Everything that many of us have ever known has centered around technology. When I was younger, I remember the dial-up connection that helped my family and me stay connected to the world. Online shopping was not very prominent with anyone back then simply because the slow connection would not allow it. As the need for a faster connection grew, so did the need for more opportunities to use that connection to its full potential.

Thus, online shopping was born. It has been a struggle though; from looking at listings from third parties with the help of search engines to the global market we find present today.

Everything seems to be cheaper when it is purchased online—or so consumers are led to believe. As long as consumers research and add up shipping and taxes, they can take advantage of a great deal without having to leave the comfort of their living rooms. They only have to wait a few days to reap the rewards.

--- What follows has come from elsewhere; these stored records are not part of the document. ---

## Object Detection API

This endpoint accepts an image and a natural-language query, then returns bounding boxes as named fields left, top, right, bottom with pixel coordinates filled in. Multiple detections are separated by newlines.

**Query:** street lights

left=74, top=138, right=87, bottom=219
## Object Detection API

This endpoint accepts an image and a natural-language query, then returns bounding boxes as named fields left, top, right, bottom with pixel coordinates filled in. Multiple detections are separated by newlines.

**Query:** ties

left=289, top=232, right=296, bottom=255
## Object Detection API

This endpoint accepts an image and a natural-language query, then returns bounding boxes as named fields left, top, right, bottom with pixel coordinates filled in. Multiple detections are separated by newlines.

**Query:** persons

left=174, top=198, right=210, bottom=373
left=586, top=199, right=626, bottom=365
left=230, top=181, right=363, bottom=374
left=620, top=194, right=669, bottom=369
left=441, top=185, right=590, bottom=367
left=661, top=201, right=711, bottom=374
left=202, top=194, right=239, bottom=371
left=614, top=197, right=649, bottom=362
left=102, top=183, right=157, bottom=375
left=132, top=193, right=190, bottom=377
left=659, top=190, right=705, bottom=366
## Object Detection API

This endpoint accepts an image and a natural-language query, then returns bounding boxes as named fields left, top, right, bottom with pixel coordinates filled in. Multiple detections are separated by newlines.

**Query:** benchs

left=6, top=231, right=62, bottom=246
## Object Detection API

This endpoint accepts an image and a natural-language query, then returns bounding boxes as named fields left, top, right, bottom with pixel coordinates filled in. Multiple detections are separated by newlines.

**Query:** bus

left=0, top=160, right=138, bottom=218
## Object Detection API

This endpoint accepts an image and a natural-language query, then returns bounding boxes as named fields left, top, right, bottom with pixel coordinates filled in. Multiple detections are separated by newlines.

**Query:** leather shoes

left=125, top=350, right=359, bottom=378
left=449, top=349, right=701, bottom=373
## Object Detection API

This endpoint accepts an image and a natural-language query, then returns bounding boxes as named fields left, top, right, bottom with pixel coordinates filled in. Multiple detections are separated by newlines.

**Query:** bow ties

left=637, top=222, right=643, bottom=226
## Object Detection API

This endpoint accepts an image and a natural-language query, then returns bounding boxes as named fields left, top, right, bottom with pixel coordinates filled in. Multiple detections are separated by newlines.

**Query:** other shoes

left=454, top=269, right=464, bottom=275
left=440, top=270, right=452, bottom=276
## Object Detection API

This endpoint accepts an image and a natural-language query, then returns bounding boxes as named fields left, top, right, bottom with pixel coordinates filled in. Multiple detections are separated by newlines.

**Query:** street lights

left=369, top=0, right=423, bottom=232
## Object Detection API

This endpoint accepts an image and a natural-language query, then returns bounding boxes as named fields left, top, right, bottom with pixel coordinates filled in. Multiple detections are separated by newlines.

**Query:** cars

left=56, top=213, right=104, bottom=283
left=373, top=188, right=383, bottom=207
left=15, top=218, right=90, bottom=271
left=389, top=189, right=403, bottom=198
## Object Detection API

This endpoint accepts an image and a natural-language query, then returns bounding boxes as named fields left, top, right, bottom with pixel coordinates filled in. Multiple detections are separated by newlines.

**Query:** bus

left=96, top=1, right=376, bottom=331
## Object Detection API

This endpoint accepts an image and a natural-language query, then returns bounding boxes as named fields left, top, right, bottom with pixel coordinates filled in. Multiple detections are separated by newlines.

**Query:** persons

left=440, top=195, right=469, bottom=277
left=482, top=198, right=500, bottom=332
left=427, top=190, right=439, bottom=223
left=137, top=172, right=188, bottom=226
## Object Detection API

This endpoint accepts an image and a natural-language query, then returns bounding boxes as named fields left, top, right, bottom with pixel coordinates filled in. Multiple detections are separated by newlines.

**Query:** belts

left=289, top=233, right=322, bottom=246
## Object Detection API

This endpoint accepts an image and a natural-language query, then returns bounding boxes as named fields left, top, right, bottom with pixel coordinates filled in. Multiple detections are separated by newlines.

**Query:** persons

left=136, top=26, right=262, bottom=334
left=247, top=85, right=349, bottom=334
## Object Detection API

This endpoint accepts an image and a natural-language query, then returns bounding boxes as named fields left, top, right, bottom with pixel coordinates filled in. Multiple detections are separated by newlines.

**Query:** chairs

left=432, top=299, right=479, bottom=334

This also helps the struggling postal system. The USPS has been on the cusp of extinction for a long time. With the rise of technology, such as the ability to pay bills online or to email a friend, the USPS lost a huge bulk of their revenue.

Many parties who buy and sell online use the USPS to have things shipped and delivered. This gives the USPS a leg to stand on, although the struggle to stay afloat is still present.

Now comes the psychological side of things. I cannot tell you how excited I am when I check my mailbox everyday to see if the object I ordered has arrived. I am not sure why I feel anxious, but sometimes I will find myself thinking, “Maybe my new phone case came in today,” and I get excited about the possibility that it is sitting in my mailbox.

With bidding sites like eBay, the power is given directly two the two parties that control the price. Bidders can choose to bid on an object they desire, and since most bids start in the lower price range, people are more likely to return to bid again…and again…and again.

Let’s face it. There is an addictive rush in bidding and winning an auction.

It all boils down to two things: consumerism and technology. We, can choose to bow down to these needs to win bids or buy material objects that seem to be at a discounted price, or we can moderate the intake of our possessions.

While online shopping has its benefits, there can be downfalls. Providing credit card information is risky everywhere—especially when you don’t know who is watching. How much are we willing to put on the line for that next hot, new deal?